WHAT IS EXPECTED >> Return each of the following records word for word, with every line unchanged.

Excerpts from a spatial reasoning dataset
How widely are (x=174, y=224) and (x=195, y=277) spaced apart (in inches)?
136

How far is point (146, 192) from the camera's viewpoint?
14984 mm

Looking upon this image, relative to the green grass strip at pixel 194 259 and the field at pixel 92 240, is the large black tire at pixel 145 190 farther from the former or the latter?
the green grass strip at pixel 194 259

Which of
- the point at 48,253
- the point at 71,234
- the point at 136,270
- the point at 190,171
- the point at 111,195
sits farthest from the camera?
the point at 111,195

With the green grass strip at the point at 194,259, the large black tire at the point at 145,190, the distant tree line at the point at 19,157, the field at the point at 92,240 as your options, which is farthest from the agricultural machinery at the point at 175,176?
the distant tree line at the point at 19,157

EXERCISE RESPONSE >>
How widely are (x=174, y=224) and (x=195, y=277) spaced apart (in inches)?
136

How far is point (146, 192) from the camera's viewpoint?
14984 mm

Looking upon this image, relative to the green grass strip at pixel 194 259 and the field at pixel 92 240, is the large black tire at pixel 145 190 farther from the former or the latter?
the green grass strip at pixel 194 259

Which of
- the point at 48,253
- the point at 71,234
- the point at 136,270
- the point at 190,171
- the point at 111,195
sits farthest from the camera?
the point at 111,195

With the green grass strip at the point at 194,259, the large black tire at the point at 145,190, the distant tree line at the point at 19,157, the field at the point at 92,240 as your options, which is farthest from the agricultural machinery at the point at 175,176?
the distant tree line at the point at 19,157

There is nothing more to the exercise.